Guillermo Enrique Torres - "Julian Conrado" (1954 - 2008)

Morreu em combate no dia 1º de março entre as forças colombianas e os guerrilheiros das FARC (Forças Armadas Revolucionárias da Colômbia) o compositor e músico Guillermo Henrique Torres, conhecido como Julian Conrado, desde que se juntou às FARC em 1983. Ele compôs e gravou com outros guerrilheiros mais de uma centena de canções sobre a luta e a realidade social na Colômbia. Entre 1998 e 2002, durante o diálogo entre as FARC e o Governo de Andrés Pastrana, ele foi o responsável para as reivindicações em temas culturais, mas as negociações falharam. Foi neste período que ele compôs a música "Arando la paz", que está no You Tube, mostrando uma passagem rápida pelas últimas décadas da história colombiana para justificar as razões que levaram as FARC à luta armada em 1964.
Nos Estados Unidos "Julian Conrado" era procurado por envolvimento, através das FARC, em narcotráfico:http://www.state.gov/p/inl/narc/rewards/63851.htm.
Depois do referido combate em solo equatoriano no fim de semana passado a situação na região é tensa: movimentos de tropas equatorianas e venezolanas para as fronteiras com a Colômbia, acusações do governo colombiano aos governos vizinhos de manter contactos com as FARC.
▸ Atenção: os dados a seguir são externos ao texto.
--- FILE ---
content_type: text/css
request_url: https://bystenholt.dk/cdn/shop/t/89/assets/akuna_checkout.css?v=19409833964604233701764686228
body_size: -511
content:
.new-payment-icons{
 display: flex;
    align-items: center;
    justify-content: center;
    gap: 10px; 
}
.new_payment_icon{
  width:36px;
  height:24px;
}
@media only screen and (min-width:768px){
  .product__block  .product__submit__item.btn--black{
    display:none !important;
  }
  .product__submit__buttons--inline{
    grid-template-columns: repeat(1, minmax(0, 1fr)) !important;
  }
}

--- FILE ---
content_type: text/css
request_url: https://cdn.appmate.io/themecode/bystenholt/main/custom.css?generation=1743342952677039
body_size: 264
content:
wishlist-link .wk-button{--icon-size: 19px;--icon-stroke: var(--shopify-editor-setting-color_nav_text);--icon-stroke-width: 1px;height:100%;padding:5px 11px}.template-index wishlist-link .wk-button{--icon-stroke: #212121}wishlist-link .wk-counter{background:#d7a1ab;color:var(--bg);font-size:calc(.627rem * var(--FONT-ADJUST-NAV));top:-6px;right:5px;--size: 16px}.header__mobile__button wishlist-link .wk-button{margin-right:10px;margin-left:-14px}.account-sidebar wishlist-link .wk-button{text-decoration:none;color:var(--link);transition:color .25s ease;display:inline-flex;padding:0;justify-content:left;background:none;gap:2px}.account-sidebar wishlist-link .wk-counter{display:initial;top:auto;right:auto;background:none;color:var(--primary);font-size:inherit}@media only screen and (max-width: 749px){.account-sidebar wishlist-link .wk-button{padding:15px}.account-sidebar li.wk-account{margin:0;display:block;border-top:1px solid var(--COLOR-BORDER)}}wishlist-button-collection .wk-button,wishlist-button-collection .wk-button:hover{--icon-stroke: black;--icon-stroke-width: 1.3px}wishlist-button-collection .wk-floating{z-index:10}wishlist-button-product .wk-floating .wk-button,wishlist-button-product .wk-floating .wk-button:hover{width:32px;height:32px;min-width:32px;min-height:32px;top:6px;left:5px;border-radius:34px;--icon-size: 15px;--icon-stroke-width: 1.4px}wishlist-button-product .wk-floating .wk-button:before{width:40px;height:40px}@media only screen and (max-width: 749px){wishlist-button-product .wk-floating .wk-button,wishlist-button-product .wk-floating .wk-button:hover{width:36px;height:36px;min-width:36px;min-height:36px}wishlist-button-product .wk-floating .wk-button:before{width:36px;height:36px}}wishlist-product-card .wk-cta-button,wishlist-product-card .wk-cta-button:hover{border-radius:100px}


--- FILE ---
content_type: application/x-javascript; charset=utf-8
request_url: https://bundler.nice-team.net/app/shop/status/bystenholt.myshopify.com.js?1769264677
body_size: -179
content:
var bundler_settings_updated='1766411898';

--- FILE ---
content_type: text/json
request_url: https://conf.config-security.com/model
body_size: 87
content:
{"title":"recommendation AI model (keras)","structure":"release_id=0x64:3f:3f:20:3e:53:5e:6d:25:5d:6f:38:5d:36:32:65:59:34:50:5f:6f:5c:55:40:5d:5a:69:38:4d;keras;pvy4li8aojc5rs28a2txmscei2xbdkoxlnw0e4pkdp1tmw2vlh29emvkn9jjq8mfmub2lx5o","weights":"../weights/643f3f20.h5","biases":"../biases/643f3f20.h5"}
Presidente Álvaro Uribe de Colômbia é pró-americano, ao contrário dos seus vizinhos. Hugo Chavez chamou "Satanás" ao George W. Bush, o presidente do Equador Rafael Correa, um católico de esquerda, considerou esta comparação "uma injustiça perante o Diabo". Agora o Equador já manda refinar o seu petróleo na Venezuela (era antes nos Estados Unidos).
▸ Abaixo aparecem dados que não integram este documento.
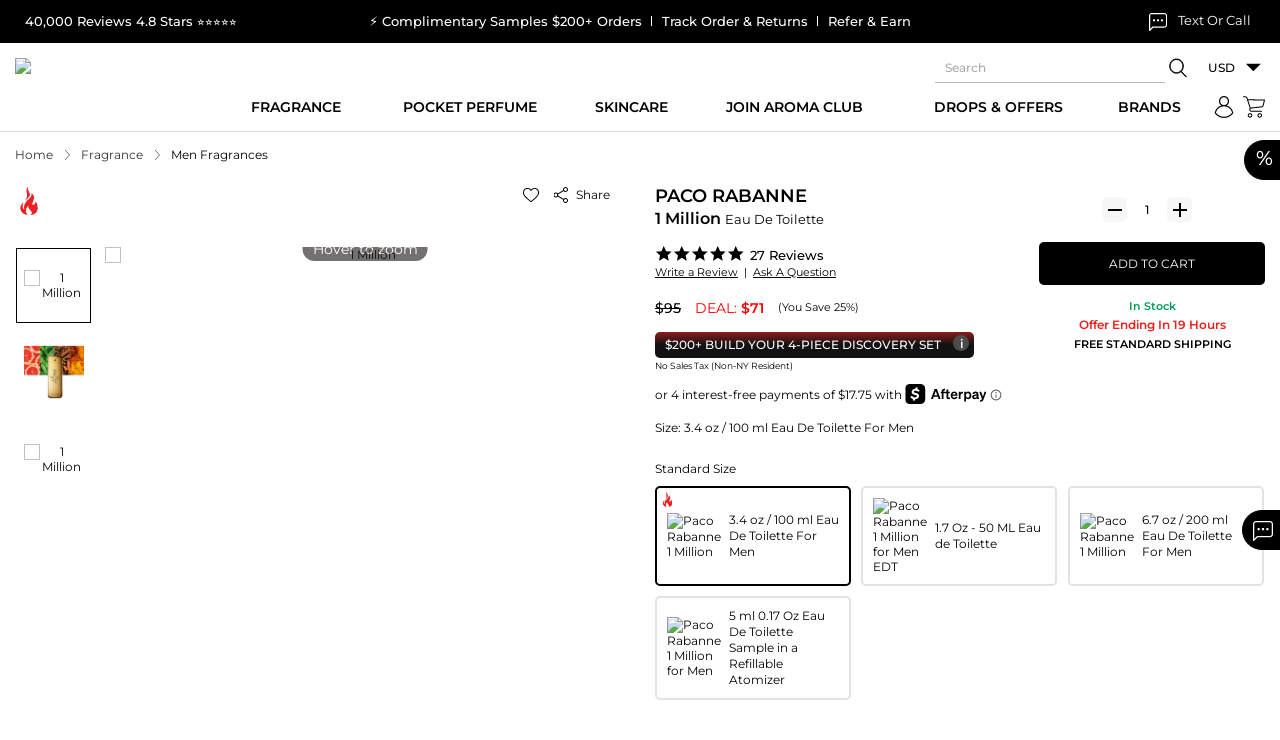

--- FILE ---
content_type: text/javascript
request_url: https://static.maxaroma.com/public/js/core/afterpay.js?ver=1635590046
body_size: 339
content:
function AfterpaySetup()
{
	var currency_code = $('#site_currency').val();
	var Min_AP_AMT = $('#apminamt').val();
	Min_AP_AMT =  parseInt(Number(Min_AP_AMT.replace(/[^0-9.-]+/g,"")));
	
	var Max_AP_AMT = $('#apmaxamt').val();
	Max_AP_AMT =  parseInt(Number(Max_AP_AMT.replace(/[^0-9.-]+/g,"")));
	
	if($('#shoptotal').length > 0)
	{
		var cmpval = $('#shoptotal').html();
		cmpval = parseFloat(cmpval * 100);
		$(".afterpay-paragraph").remove();
		currency_code = (currency_code == "EURO") ? "EUR" : currency_code;
		const apConfig = {
			priceSelector: '#shoptotal',
			locale: 'en_US',
			currency: currency_code,
			minMaxThreshold: {
				min: Min_AP_AMT,
				max: Max_AP_AMT,
			},
		};

		new presentAfterpay(apConfig).init();
		$(".afterpay-paragraph").addClass('mt-3');
		if($(".afterpay-link").length){
			$(".afterpay-link").empty().html("<i class='fa fa-info-circle'></i>");
			$(".afterpay-paragraph").on("mouseover",function(){this.style.cursor = "pointer";});
		}
		if(cmpval > Min_AP_AMT && cmpval < Max_AP_AMT){
			$(document).on('click',".afterpay-paragraph",function(){
				window.location= site_url+'billing';
			});
			$(document).on('click',".afterpay-paragraph .afterpay-link",function(e){
				 e.stopPropagation();
			});
			if($(".afterpay-text1").length){
				$(".afterpay-paragraph").addClass('afterpay-second');
				var txt1 = $(".afterpay-text1").html();
				if(txt1 != "" && txt1 != 'undefined'){
					var replacetxt = txt1.replace("or", "Or");
					$(".afterpay-text1").html(replacetxt);
				}
			}

			if($(".afterpay-link").length){
				//$(".afterpay-link").empty().html("<i class='fa fa-info-circle'></i>");
				$(".afterpay-paragraph").on("mouseover",function(){this.style.cursor = "pointer";});
			}
		}
	}
}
Entretanto as FARC afastaram-se muito dos seus objetivos originais: a luta a favor do povo colombiano e contra os interesses das empresas multinacionais. Não há justificação possível para seqüestros, torturas e (possível?, provável?) narcotráfico. Parece-me que o movimento está num beco sem saída. Na Holanda é notícia o diário de uma estudante holandesa que em 2002 aderiu voluntariamente às FARC, mas agora quer sair, pois "já nada disto faz sentido".
Do outro lado também acho super-hipócrita a atitude dos norte-americanos, alegadamente só preocupados com o narcotráfico, sem falar sobre os seus interesses no petróleo, mas isto já é hábito.